Over the past year, there have been a few professionals equating outright a tax amnesty with the Government voluntary disclosure program. The reasons for this vary but they all have something in common. They all deal with tax evasion on an administrative rather than legal basis. Simply put, they are all sounding boards and promoters of Government policy and lack any legal analysis or content in what they say and represent to the public. They forget, particularly those of combined accounting and legal training, what matters above all for a lawyer, is their client’s rights under law. They forget the differences between a voluntary disclosure POLICY and the protection of the client’s rights in the legal sense. Most importantly, they forget that they are dealing with criminal activity.

Canadian Senat ChambersThe voluntary disclosure program/policy is essentially a system of procedures and protocols adopted by Government. It is easily cancelled by the administrators who put it in place. It is a policy to entice the surrender of tax evaders and/or individuals who have failed to file. It is an administrative device with little regard paid to legal questions such as the individual’s right against self-incrimination or the privilege between a client and his lawyer. It is left to the individual’s lawyer to position his client so that the information provided during the process with the Agency is subject to legal rights. Those lawyers that do not regularly deal with such legal questions will find this an arduous task.

Many professionals dealing with voluntary disclosure as POLICY forget that tax evasion and failure to file are criminal offences under the Income Tax Act. An individual can be imprisoned for either offence. Everything an individual or his representative say or deliver to the CRA can be used against a taxpayer should it decide to prosecute. Unquestionably, the lawyer is best equipped to deal with tax evasion and failure to file at any stage. However, should there be little or no legal content to the process employed by the “lawyer” and it simply mirrors CRA’s administrative policy, it can be argued that the client has waived all legal rights and privilege, among other things. Succinctly, the client’s only recourse in Court would be the “stupidity” of the “lawyer”. Not much of a defense in any case!

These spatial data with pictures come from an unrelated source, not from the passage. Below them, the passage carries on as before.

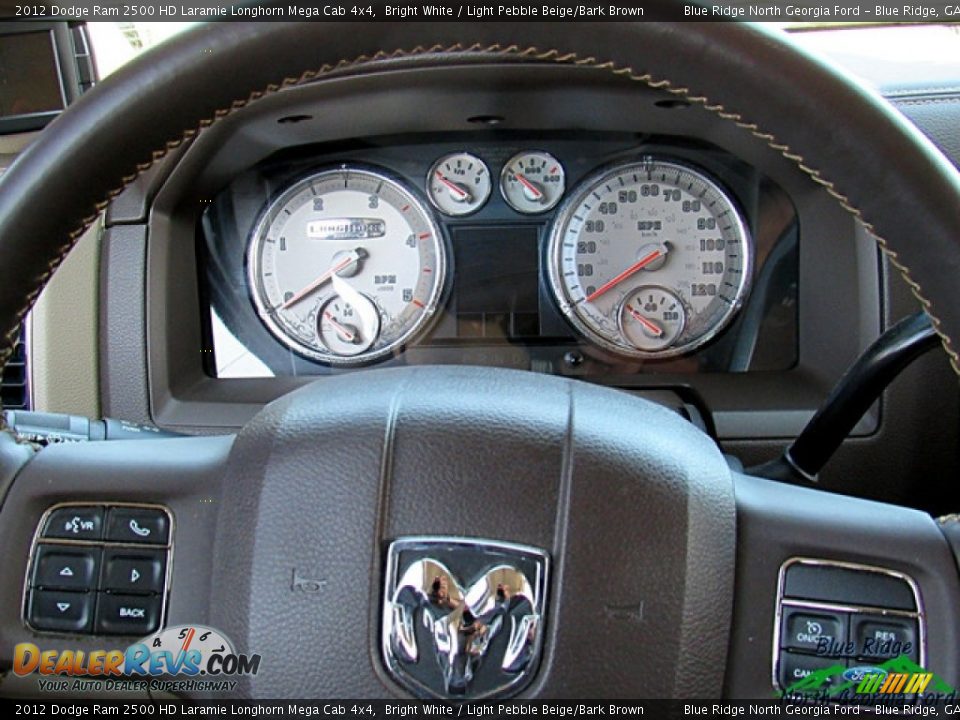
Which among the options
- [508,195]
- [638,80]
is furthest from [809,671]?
[508,195]

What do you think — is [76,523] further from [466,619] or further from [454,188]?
[454,188]

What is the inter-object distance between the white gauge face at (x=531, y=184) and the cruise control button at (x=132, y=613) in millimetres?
1401

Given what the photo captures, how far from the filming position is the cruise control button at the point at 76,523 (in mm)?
948

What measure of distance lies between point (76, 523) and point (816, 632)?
0.66 m

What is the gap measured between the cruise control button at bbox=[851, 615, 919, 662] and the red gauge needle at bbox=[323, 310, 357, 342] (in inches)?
57.6

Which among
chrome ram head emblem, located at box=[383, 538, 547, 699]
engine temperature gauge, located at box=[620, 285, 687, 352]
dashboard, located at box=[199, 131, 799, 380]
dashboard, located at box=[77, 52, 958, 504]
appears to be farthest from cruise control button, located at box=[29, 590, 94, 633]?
engine temperature gauge, located at box=[620, 285, 687, 352]

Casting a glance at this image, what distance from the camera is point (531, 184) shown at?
7.13ft

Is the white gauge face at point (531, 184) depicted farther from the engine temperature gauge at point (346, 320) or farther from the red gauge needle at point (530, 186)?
the engine temperature gauge at point (346, 320)

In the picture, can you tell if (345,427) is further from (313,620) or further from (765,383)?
(765,383)

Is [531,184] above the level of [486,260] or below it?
above

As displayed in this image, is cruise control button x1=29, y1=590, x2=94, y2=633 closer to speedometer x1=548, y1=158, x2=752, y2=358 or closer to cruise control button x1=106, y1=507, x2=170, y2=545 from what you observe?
cruise control button x1=106, y1=507, x2=170, y2=545

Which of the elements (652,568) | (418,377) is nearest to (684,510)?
(652,568)

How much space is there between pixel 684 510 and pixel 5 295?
0.56 meters

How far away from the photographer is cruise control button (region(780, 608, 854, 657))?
0.86 m
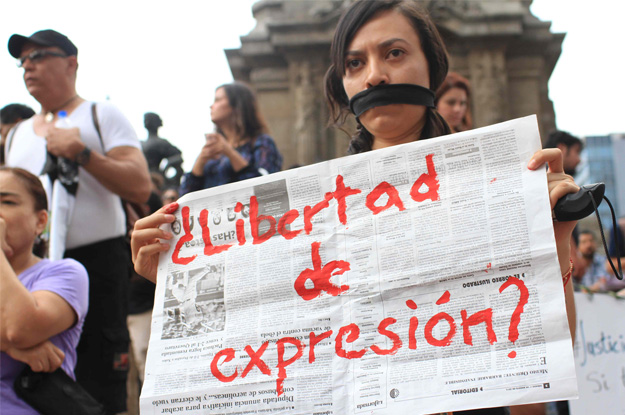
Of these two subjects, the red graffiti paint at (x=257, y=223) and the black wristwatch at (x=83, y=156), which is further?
the black wristwatch at (x=83, y=156)

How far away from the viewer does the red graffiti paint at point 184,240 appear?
1.90m

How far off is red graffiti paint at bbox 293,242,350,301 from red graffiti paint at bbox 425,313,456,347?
24 centimetres

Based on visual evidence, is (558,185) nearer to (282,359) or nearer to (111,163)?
(282,359)

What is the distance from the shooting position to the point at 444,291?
1565mm

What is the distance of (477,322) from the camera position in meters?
1.51

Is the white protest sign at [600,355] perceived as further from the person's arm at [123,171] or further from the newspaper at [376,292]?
the person's arm at [123,171]

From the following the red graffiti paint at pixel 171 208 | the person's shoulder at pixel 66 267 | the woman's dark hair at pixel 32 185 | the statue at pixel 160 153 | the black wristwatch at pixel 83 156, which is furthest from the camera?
the statue at pixel 160 153

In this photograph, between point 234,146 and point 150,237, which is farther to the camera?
point 234,146

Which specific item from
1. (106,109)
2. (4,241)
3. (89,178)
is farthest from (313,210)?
(106,109)

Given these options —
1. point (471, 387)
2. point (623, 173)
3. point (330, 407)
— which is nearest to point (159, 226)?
point (330, 407)

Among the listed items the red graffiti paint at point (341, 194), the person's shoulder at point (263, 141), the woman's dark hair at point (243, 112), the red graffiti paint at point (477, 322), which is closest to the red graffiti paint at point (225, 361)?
the red graffiti paint at point (341, 194)

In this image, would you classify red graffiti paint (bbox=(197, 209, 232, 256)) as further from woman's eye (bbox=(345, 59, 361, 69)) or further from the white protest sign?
the white protest sign

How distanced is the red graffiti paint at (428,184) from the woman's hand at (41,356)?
162 centimetres

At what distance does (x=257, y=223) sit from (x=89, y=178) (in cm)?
176
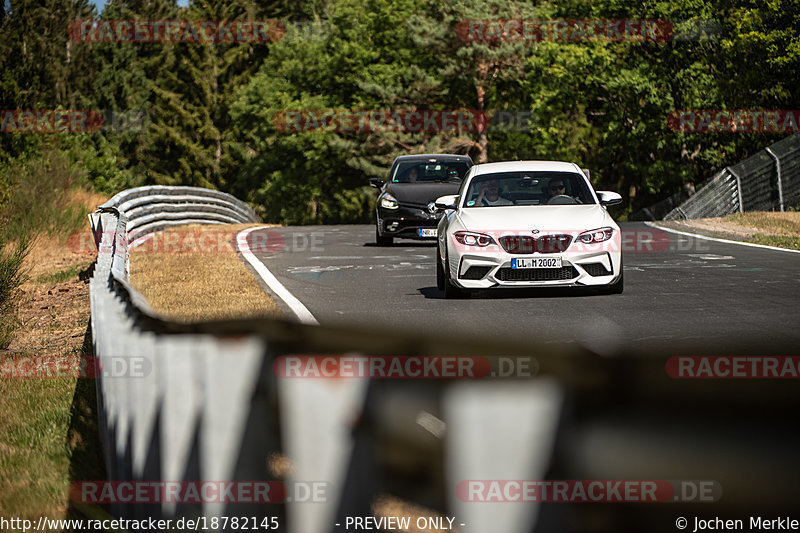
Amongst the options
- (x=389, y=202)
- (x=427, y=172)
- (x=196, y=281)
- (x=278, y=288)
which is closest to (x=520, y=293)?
(x=278, y=288)

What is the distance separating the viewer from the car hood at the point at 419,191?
21.3 m

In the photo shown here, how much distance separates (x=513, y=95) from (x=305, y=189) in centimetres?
1433

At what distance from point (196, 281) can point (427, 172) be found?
9.32m

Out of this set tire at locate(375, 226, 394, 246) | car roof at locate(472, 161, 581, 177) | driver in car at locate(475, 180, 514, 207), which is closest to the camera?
driver in car at locate(475, 180, 514, 207)

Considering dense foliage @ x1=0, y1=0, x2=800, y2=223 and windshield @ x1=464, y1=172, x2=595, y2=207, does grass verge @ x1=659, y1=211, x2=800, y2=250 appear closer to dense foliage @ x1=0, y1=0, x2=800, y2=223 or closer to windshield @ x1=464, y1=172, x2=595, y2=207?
windshield @ x1=464, y1=172, x2=595, y2=207

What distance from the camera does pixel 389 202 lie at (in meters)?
21.3

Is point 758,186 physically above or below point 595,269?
below

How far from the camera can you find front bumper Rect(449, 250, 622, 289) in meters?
12.0

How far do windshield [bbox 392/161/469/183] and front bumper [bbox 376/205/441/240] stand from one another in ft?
5.53

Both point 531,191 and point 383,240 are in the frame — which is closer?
point 531,191

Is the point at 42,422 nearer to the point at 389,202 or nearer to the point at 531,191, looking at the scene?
the point at 531,191

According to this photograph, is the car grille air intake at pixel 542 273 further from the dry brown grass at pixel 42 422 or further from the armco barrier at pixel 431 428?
the armco barrier at pixel 431 428

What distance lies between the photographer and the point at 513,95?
68625 mm

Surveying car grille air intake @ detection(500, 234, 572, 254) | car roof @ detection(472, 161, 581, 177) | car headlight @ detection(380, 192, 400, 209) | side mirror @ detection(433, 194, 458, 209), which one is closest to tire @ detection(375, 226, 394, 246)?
car headlight @ detection(380, 192, 400, 209)
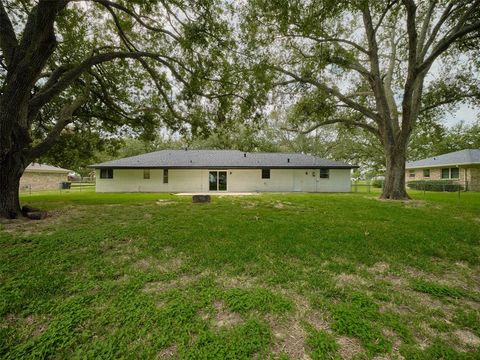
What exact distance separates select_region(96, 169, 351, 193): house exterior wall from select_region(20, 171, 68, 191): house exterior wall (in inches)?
393

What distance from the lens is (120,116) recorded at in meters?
10.9

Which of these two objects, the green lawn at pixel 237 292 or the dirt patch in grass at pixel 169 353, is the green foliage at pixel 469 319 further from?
the dirt patch in grass at pixel 169 353

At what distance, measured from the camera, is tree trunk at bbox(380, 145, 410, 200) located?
38.1ft

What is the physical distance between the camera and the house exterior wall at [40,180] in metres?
22.2

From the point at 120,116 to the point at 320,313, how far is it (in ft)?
38.8

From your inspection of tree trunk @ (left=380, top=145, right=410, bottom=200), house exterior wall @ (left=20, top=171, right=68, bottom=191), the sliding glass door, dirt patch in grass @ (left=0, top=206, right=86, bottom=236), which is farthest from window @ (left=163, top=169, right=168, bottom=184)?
tree trunk @ (left=380, top=145, right=410, bottom=200)

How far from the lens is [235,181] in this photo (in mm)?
19062

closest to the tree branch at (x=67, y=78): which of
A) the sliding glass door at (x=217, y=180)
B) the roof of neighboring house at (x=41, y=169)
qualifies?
the sliding glass door at (x=217, y=180)

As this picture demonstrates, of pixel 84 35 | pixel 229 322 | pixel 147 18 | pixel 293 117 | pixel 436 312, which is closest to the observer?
pixel 229 322

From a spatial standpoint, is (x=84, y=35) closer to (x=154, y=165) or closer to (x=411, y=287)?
(x=154, y=165)

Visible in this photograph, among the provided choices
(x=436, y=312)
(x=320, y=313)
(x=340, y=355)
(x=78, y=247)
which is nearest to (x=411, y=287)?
(x=436, y=312)

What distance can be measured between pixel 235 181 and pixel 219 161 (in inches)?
91.0

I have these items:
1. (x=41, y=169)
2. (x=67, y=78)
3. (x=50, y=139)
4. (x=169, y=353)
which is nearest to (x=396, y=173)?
(x=169, y=353)

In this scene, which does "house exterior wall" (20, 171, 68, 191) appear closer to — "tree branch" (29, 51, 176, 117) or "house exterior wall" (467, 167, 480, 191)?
"tree branch" (29, 51, 176, 117)
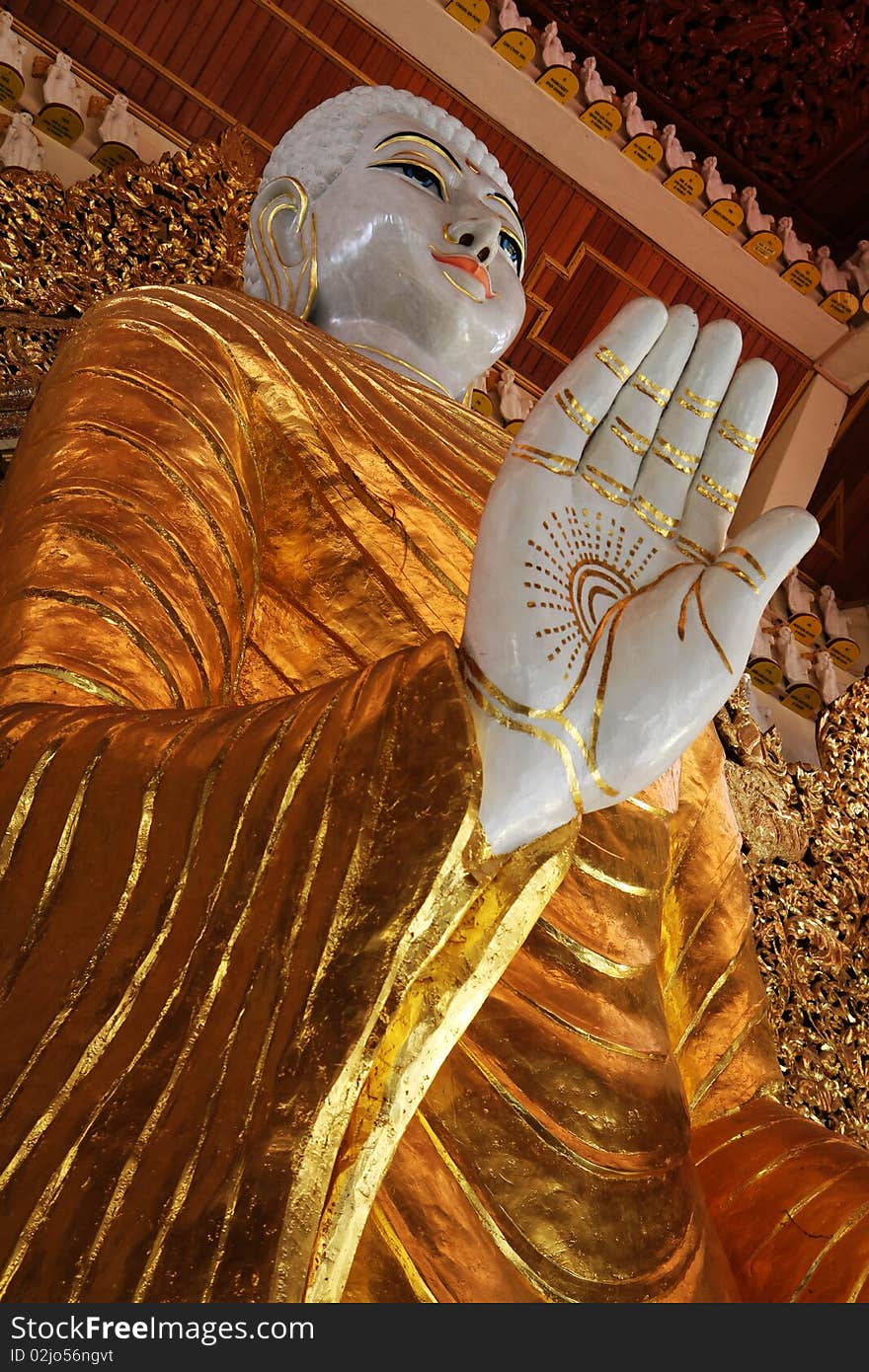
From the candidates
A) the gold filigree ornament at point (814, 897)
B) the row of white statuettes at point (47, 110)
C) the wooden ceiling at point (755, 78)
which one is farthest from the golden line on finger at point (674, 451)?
the wooden ceiling at point (755, 78)

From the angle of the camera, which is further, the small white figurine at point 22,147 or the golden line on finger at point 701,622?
the small white figurine at point 22,147

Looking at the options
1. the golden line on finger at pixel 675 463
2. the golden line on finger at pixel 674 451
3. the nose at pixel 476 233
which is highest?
the nose at pixel 476 233

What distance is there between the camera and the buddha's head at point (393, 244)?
2154 millimetres

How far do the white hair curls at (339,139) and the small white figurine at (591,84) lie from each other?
94cm

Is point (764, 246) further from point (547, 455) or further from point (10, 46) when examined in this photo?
point (547, 455)

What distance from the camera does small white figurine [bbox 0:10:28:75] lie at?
2.74 meters

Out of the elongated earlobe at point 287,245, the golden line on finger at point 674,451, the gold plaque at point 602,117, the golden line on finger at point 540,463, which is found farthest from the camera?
the gold plaque at point 602,117

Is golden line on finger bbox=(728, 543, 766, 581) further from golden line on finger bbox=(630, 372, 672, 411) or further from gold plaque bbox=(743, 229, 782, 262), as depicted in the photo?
gold plaque bbox=(743, 229, 782, 262)

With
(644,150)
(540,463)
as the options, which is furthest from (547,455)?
(644,150)

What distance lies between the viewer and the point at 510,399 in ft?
10.5

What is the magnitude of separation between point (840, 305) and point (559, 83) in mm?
773

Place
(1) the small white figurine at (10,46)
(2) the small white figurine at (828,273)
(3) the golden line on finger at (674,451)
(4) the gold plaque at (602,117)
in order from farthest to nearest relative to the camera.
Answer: (2) the small white figurine at (828,273) < (4) the gold plaque at (602,117) < (1) the small white figurine at (10,46) < (3) the golden line on finger at (674,451)

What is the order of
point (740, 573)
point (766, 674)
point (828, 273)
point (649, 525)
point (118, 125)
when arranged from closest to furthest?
1. point (740, 573)
2. point (649, 525)
3. point (118, 125)
4. point (766, 674)
5. point (828, 273)

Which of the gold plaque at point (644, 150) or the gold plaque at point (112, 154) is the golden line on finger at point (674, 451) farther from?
the gold plaque at point (644, 150)
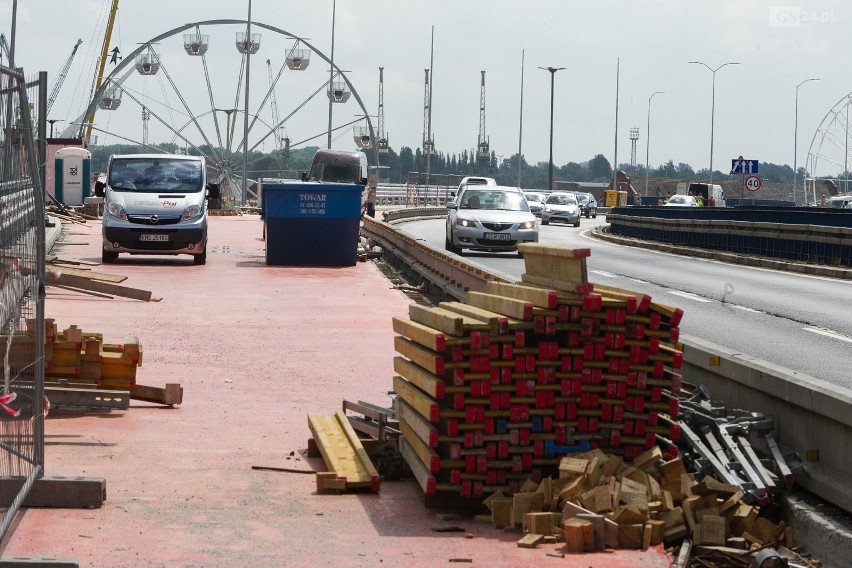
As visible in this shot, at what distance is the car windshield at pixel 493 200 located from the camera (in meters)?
36.7

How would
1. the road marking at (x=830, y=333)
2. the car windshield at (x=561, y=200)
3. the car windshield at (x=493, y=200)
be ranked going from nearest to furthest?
the road marking at (x=830, y=333) < the car windshield at (x=493, y=200) < the car windshield at (x=561, y=200)

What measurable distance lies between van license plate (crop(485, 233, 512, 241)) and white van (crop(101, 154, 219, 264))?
7.15m

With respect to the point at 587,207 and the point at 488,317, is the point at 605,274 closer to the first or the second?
the point at 488,317

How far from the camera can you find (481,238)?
34812mm

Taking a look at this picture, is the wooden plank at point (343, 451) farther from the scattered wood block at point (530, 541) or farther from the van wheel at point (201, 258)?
the van wheel at point (201, 258)

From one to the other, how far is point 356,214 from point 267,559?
81.1ft

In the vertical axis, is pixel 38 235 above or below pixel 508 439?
above

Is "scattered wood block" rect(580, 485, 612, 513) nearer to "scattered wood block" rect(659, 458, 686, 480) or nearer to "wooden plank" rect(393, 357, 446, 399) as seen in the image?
"scattered wood block" rect(659, 458, 686, 480)

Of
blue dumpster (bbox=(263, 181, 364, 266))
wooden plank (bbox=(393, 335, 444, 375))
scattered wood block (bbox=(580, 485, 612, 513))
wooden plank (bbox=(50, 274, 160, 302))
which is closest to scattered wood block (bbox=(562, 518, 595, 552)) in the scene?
scattered wood block (bbox=(580, 485, 612, 513))

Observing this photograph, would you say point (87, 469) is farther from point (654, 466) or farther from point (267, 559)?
point (654, 466)

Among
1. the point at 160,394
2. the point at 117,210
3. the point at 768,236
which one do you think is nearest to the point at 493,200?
the point at 768,236

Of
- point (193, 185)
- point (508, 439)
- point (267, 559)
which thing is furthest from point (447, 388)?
point (193, 185)

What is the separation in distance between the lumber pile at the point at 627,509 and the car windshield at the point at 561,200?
60948 mm

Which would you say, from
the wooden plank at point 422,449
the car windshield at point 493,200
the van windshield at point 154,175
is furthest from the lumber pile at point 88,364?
the car windshield at point 493,200
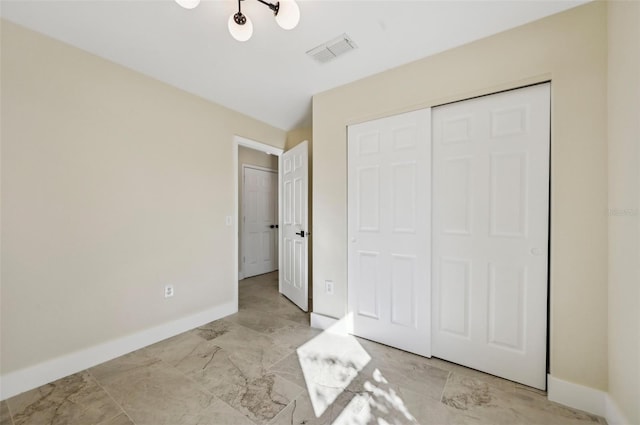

The individual and “lawyer” need to remember that the CRA has a mandate to collect as much money as possible and/or prosecute. Obviously, there is a need to understand policy at the Government level to fully represent the client. However, there is a more important need for “lawyers” to act as such and fully appreciate the client’s rights under law. Those who equate a tax amnesty with a voluntary disclosure POLICY act at their client’s peril. They are dealing with a criminal matter in administrative fashion and risk their client’s personal liberty and wealth.